◆ WHAT THIS EXERCISE ASKS
**A.** Copy the Toronto shelter passage word for word from "Spacing asked the" to "are chronically homeless.".
**B.** Pick up the passage on Toronto's shelter system after its final sentence and keep writing it.

━━━━━ DOCUMENT EXTRACT ━━━━━

Spacing asked the City’s Shelter, Support & Housing Administration to respond. Through a spokesperson, SSHA officials said the system provides shelter to 20,000 individuals annually, about a quarter of whom are chronically homeless.
“Clients are not discharged from shelters arbitrarily….The City of Toronto and our community partners are committed to delivering high-quality services that improve the lives of individuals and families experiencing homelessness. SSHA officials follow the Toronto Shelter Standards to ensure consistency.
“A client’s discharge can be planned or unplanned. A planned discharge is generally the result of a client meeting the goal of their service plan or they are transferred to housing or a more appropriate program or support. An unplanned discharge can be the result a client’s decision to leave the system or due to a service restriction.
“Even when there is an unplanned discharge, the City attempts to continue to provide access to shelter services and supports. The City encourages people with feedback about shelters to first speak with the service provider directly. Crisis Prevention and Verbal De-escalation is mandatory training for shelter staff.
“Most people exit the shelter system in less than two months and the primary cause of homelessness is economic. But the few that remain use the majority of the resources and have the most significant challenges.

━━━━━ RECORDS SUPPLIED ━━━━━

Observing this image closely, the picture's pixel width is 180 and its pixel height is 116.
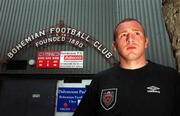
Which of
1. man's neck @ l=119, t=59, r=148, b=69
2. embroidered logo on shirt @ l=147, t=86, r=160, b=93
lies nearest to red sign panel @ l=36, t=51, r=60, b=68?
man's neck @ l=119, t=59, r=148, b=69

━━━━━

◆ SET OF ANSWERS
**A.**
Spacing asked the City’s Shelter, Support & Housing Administration to respond. Through a spokesperson, SSHA officials said the system provides shelter to 20,000 individuals annually, about a quarter of whom are chronically homeless.

**B.**
“Staff and service providers are dedicated to the dignity of clients and work tirelessly to ensure clients receive the highest level of service possible. Shelter staff have a Code of Conduct that outlines acceptable, professional behaviour…Shelter providers will ensure that discharged clients have a discharge plan in place (e.g., to housing, to treatment, to hospital), whenever possible. For up to 12 months following discharge from the shelter, and at the request of the client, the City will provide follow-up services or referrals.”
Without changes to how and why homeless shelter clients are discharged, merely prioritizing homeless applicants and integrating waiting lists will likely have little impact.
The cost of delays in processing those 2,000 homeless applicants far exceeds the $7 million in pointless subsidy payments for vacant apartments. A 2017 study published originally by the Canadian Medical Association Journal and reposted by Homeless Hub cites the average annual cost per homeless person in Canada as $53,144. If we multiply that by 2,000, the total cost to taxpayers in 2018 was $106,288,000.
Not only could that cost have been avoided, but Toronto’s current homeless population of 8,715 could have been reduced by about 25%. That, of course, says nothing about the human cost of unnecessarily prolonged homelessness incurred by the applicants themselves.
While recommending an extensive overhaul of the system, Romeo-Beehler still asserts that “all stakeholders have a common commitment to improving processes and systems to be able to help more people to get stable housing faster.”
Really? Taxpayers and at least 2,000 homeless Torontonians would likely beg to differ.
John Clapp reports on affordable housing and homelessness for Toronto Storeys and is a contributor to House Divided (Coach House Books, 2019). He wrote about being homeless in this city in July for Toronto Life.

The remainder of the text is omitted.